The utility model relates to the field of development of means of protection against side electromagnetic radiation (EMR) and pick-ups of indicator devices for various purposes, in particular, to the creation of protective electromagnetic screens made of glass with a sprayed conductive coating based on indium oxide, which can be used in electronics and in other areas of industry. The scope of the invention is determined by the functional properties of the film deposited on glass, obtained by vacuum deposition, which has transparency, electrical conductivity, high mechanical strength and resistance to aggressive environments.
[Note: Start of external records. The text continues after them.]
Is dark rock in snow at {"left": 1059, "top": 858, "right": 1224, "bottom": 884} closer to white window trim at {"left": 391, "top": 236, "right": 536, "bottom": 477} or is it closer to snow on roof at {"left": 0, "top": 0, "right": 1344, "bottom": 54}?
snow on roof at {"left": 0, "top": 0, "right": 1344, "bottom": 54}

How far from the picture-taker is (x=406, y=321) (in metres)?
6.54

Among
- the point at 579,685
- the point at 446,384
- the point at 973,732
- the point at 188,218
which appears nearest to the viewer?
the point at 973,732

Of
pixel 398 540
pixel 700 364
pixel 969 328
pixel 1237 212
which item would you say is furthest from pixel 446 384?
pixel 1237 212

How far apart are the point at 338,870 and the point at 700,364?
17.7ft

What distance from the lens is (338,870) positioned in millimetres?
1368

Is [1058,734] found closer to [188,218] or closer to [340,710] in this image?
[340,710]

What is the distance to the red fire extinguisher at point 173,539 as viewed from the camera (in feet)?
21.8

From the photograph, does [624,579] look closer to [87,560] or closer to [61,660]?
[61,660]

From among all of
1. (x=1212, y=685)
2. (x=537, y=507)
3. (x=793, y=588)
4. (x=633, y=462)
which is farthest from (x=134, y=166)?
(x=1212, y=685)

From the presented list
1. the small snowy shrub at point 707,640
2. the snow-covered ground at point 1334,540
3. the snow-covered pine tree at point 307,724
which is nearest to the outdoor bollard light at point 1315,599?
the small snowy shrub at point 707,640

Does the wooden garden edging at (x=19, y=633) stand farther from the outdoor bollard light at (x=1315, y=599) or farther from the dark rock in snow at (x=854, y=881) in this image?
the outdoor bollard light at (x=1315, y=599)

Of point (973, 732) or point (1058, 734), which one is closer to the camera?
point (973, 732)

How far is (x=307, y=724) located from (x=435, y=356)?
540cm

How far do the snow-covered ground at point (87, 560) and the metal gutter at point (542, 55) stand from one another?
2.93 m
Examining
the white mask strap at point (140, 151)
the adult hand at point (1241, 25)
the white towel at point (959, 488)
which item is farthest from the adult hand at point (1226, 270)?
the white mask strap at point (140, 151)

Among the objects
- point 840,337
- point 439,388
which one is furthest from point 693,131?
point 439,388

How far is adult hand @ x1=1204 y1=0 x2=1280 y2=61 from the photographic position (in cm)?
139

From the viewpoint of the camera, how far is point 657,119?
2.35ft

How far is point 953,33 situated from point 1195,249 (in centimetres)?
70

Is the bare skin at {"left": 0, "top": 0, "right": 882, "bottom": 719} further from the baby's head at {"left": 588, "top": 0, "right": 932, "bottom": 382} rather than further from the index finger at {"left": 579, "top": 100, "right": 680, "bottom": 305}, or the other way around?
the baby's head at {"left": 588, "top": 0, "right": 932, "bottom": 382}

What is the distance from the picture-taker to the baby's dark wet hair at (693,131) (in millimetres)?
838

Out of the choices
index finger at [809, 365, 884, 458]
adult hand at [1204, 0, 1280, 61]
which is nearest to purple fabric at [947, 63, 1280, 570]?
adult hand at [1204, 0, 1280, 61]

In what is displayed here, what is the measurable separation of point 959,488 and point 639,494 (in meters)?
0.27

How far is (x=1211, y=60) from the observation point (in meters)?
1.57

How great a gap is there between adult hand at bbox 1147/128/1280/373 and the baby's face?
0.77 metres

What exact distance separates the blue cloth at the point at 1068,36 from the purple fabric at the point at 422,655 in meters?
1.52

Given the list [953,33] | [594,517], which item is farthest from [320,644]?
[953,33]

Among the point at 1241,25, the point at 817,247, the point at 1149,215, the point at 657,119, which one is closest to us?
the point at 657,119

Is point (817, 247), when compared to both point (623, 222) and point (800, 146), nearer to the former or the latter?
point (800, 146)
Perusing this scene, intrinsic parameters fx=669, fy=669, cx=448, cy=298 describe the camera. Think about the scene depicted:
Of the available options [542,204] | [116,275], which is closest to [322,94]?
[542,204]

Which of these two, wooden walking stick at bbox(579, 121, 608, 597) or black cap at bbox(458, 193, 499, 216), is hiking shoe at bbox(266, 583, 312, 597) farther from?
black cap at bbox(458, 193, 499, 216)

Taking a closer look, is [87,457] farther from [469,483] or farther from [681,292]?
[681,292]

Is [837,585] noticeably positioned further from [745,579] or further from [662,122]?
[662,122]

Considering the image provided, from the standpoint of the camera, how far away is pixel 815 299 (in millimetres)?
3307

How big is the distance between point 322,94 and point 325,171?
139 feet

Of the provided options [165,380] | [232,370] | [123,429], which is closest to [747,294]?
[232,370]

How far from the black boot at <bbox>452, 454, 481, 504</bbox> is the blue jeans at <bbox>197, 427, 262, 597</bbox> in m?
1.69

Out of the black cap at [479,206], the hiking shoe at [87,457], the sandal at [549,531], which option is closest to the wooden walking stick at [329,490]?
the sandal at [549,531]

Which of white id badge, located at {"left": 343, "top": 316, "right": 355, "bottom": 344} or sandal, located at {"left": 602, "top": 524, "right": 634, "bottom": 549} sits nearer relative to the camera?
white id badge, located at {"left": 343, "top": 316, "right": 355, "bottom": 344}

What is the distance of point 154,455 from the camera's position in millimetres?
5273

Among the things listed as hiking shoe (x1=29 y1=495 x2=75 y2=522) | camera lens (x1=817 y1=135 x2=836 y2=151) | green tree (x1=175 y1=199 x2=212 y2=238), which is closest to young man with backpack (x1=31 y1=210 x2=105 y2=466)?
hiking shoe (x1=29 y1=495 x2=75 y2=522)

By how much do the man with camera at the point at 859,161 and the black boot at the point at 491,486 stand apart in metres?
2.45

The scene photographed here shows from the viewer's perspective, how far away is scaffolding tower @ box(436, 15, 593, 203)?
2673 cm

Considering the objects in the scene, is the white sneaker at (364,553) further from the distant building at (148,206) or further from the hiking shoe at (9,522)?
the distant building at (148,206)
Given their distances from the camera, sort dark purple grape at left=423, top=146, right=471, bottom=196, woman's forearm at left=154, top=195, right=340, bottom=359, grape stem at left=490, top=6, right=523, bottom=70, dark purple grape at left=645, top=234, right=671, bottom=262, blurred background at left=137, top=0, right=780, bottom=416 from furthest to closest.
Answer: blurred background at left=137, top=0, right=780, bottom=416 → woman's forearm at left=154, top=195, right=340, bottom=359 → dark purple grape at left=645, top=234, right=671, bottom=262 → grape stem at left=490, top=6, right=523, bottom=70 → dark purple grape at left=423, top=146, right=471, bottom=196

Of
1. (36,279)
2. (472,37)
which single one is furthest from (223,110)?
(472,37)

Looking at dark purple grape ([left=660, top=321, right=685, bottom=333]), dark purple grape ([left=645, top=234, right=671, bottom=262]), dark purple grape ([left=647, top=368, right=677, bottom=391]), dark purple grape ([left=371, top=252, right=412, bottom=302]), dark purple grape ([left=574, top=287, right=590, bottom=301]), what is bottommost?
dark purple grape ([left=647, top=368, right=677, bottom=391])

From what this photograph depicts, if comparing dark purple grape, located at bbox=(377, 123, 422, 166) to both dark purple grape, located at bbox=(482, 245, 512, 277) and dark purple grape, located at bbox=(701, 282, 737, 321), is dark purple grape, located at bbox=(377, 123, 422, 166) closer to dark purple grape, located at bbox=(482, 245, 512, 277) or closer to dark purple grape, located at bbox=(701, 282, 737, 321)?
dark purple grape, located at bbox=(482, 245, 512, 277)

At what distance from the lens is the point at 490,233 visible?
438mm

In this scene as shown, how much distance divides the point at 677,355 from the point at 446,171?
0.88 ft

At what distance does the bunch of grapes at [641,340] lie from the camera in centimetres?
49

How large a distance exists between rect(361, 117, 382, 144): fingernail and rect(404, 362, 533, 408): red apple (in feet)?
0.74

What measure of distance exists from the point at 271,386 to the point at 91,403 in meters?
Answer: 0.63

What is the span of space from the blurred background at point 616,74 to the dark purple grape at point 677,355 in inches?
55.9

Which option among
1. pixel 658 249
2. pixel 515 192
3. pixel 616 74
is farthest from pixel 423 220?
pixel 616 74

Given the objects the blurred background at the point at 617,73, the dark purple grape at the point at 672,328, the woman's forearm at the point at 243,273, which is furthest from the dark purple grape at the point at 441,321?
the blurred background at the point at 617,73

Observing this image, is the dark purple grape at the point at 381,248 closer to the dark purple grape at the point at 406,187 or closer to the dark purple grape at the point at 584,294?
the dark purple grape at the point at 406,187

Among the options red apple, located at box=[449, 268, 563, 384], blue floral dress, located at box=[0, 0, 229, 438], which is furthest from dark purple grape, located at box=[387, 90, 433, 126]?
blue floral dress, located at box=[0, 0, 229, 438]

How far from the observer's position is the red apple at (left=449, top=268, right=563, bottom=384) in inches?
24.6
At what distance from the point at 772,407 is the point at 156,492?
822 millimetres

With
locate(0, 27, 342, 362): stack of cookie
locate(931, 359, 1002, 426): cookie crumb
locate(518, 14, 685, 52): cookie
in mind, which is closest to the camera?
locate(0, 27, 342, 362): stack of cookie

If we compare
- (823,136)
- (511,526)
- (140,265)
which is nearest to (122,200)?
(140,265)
It is known to use for these purposes oxide coatings, in particular films of tin oxide and indium oxide, which are transparent in the visible spectral range and reflect infrared rays. In addition, these oxides with impaired stoichiometry with a lack of oxygen have electrical conductivity, forming electrically conductive, transparent coatings on the surface of the product.

One of the main applications of glass coated with a film of In ₂ O ₃ is its use as an electromagnetic screen for display devices, in particular computer monitors.

Any monitor, including a TFT (LCD) monitor, has spurious electromagnetic radiation. This radiation is not only harmful from the medical point of view for the operator, but may contain information signs that allow remote reading of information from the monitor. For guard

from such spurious emissions, special screens and absorbers are used. However, protecting the front of the monitor is very difficult, because the operator should see the image on the screen brightly, without distortion of color and size. The use of metal grids gives a moire that does not allow you to see small details of the image on the screen, such as a fine print. In addition, the moire is very tiring operator's eyes. The use of glasses with a conductive optically transparent coating solves the problem of shielding EMR for monitors, display devices. The film coating on such glasses should have a low resistivity, high transparency, a high attenuation coefficient of spurious emissions, and high adhesion to the substrate. Due to their properties, coatings containing indium oxide are often used for this purpose.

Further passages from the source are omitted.